Extract provided –
▼

He is known for his tagline, "¡Qué bien!" He is celebrated with a mural of his likeness in Santiago, Dominican Republic that bears the tagline.

==Career==
On finishing his studies in communication at the Interamerican University in Puerto Rico, Dandrades worked at Puerto Rican television and radio stations before he found new opportunities on the radio in Miami. He then began work at the South Florida Univision affiliate.

Dandrades worked for five years as a weekend weatherman at Channel 23 in Miami. He was known for his live reports from festivals and cultural events, in which he mixed weather reporting with entertainment. He gained a cult following with Miami residents because of his "spontaneous and charismatic" style of reporting.

In 1997, Dandrades left Channel 23 to work on Primer Impacto where he has worked on several high profile projects, including team coverage of September 11.

Dandrades has traveled extensively throughout Latin America and across the U.S. covering stories for “Primer Impacto” and “Ver Para Creer”, a weekend publication similar to the English language CBS show Sunday Morning. He has broadcast from the last four World Cup tournaments in Korea and Japan, Germany, South Africa and Brazil. He has also hosted events and festivals, lending his time to telethons and other charity events.

In 2015, Dandrades appeared on Sesame Amigos beside Elmo in three segments.

In 2021 Dandrades participated in the television dance competition, "Mira Quién Baila (Look Who's Dancing)." His chosen charity to be supported by his appearance was ALPA, the Afro-Latino Association for Policy & Advocacy.

Dandrades operates a Spanish language Youtube channel titled "Tony Dandrades," that, as of June 2026, had 348,000 subscribers. His content primarily focuses on Hispanic (Latin American and Caribbean) pop culture and celebrities. He also posts his personal interviews previously aired on (or are unpublished but were produced for,) Primer Impacto.

== Honors and awards ==
In 2018, Dandrades and his team on Primer Impacto were nominated for an "Outstanding Coverage of a Breaking News Story in Spanish" News and Documentary Emmy Award for their coverage of the effects of Hurricane Maria on Puerto Rico, titled, "Unidos en el Dolor: Huracán María en Puerto Rico (United in Pain: Hurricane Maria in Puerto Rico)."

He was again nominated, along with his colleagues at Univision, in 2020 for Premer Impacto, in the category "Outstanding Newscast or News Magazine in Spanish" for the 40th News and Documentary Emmy Awards.

▲

Spatial grounding data:
▼

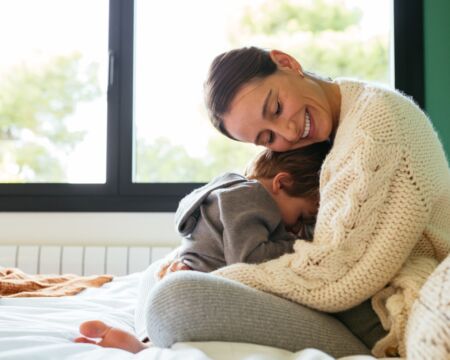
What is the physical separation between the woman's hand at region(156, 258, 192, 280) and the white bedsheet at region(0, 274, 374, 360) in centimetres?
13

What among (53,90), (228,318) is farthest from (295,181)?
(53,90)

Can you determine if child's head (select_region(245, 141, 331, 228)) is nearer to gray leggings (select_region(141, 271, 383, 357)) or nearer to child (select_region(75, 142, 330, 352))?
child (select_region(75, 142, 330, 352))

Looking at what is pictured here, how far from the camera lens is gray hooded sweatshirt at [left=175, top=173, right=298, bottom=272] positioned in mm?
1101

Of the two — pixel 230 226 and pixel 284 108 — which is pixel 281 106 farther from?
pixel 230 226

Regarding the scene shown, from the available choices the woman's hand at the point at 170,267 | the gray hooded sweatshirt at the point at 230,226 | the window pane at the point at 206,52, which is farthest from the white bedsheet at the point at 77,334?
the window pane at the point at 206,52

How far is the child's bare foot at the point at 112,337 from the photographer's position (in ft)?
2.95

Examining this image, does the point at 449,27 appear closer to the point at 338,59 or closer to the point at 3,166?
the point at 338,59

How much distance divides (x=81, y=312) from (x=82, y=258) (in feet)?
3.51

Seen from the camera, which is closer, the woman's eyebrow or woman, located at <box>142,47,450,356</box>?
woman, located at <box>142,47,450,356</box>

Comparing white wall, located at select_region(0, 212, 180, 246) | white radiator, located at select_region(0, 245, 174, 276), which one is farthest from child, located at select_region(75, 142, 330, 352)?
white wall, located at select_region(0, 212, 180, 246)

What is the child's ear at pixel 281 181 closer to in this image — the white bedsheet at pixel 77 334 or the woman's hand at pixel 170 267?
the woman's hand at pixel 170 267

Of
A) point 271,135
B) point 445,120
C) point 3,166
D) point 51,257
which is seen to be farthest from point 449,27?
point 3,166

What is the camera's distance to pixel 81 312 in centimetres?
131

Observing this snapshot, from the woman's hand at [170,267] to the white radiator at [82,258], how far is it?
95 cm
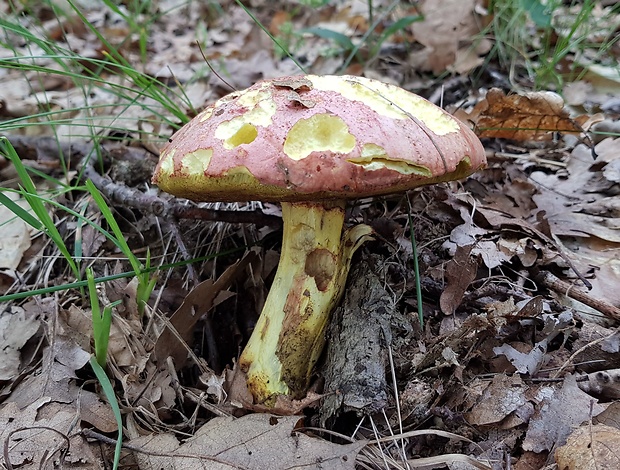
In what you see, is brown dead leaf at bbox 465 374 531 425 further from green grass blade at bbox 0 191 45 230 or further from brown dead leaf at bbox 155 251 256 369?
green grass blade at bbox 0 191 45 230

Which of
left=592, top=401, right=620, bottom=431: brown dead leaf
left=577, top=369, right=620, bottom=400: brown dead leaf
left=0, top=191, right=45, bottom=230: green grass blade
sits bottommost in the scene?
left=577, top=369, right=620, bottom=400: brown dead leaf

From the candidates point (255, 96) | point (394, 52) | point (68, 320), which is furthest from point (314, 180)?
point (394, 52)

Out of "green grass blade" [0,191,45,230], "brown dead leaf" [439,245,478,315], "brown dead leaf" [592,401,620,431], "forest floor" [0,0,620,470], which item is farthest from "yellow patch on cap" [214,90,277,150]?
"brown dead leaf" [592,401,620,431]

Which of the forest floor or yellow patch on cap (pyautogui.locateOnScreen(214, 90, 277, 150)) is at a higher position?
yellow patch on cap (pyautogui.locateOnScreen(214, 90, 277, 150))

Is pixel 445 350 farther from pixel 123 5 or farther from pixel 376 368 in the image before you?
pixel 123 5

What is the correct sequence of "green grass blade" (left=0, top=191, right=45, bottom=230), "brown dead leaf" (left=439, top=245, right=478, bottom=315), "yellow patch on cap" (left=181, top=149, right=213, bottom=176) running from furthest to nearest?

▲

Resume the article on Tony Dandrades, picking up after its final sentence.

A third nomination came in 2021, when Dandrades was nominated for an Annual News and Documentary Emmy Award with his colleagues at Premier Impacto for their coverage of George Floyd, titled "Cobertura de George Floyd" again in the category "Outstanding Coverage of a Breaking News Story in Spanish."

A tribute episode of El Show del Mediodía, a Dominican television program, was produced and aired in Dandrades' honor. He appeared via video call on the episode. The episode aired in May 2020.

== Controversies ==
In May 2020, Dandrades, along with Univision, was sued by fellow television host Frederick Martínez (also known as El Pachá) who alleged discriminatory internal business practices and discrediting Dominican television and hosts. The lawsuit was filed with the FCC. During the above mentioned tribute episode of El Show del Mediodía, on which Martínez is a host, Martínez stated that Dandrades, "has done his job, but hasn't really made a name for himself. He does a one-minute-thirty-second story for 20 years. They write the questions for him, they send him the cameraman; that's how you do it well" (Translated from Spanish). Martínez later apologized for the interaction. Dandrades responded in an interview with Alejandra Espinoza on Break de las 7, stating that Martínez's comments were rooted in racism. In September 2020, Dandrades threatened legal action against Martínez through his legal counsel, alleging that his reputation had been damaged by Martínez's, "systematic aggression" in public statements about Dandrades.

== Personal life ==
Dandrades is married and has four children. He has spoken openly about his experiences with racism, including accusations of being a diversity hire for Univision and criticisms of his interracial marriage.

He fell victim to an identity theft scam in 2019 that targeted minor celebrities using WhatsApp.